The Northern Ireland Office's traditional view of the role of the Secretary of State during the marching season is: keep out of it - don't do anything, don't say anything.  Theresa Villiers has the authority to ban marches in an emergency.  The decision she made was not to bar the event - since the advice she received was that this was beyond the scope of her powers - but to meet the relatives and criticise the parade, urging that it be called off. I suspect that not all her officials were thrilled. It's worth noting that the Belfast Telegraph, which is not always supportive of the Secretary of State, praised her judgement and reaction: "her competent media performances over the past few days were no doubt noticed in Downing Street," wrote Tony Grew.

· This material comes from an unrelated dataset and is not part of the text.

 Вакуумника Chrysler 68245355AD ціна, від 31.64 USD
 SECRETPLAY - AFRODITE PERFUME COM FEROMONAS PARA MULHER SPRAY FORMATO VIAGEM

He added: "Whether you agree with her or not, Villiers has found her voice. It seems that adversity has brought out the best in her – a useful trait in a Cabinet minister."  (The piece was headlined: "No-nonsense Villiers puts her credentials on parade".)  Amidst the recent bout of briefing against women members of the Cabinet, I argued that they are no better or worse than their male equivalents - and that, in any event, it's best for Downing Street to let Ministers get to grips with their portfolios rather than panic at the first whiff of grapeshot.  There are Cabinet changes which could usefully be made - more of that in due course - but moving Villiers from Northern Ireland is not one of them.  As she showed last week.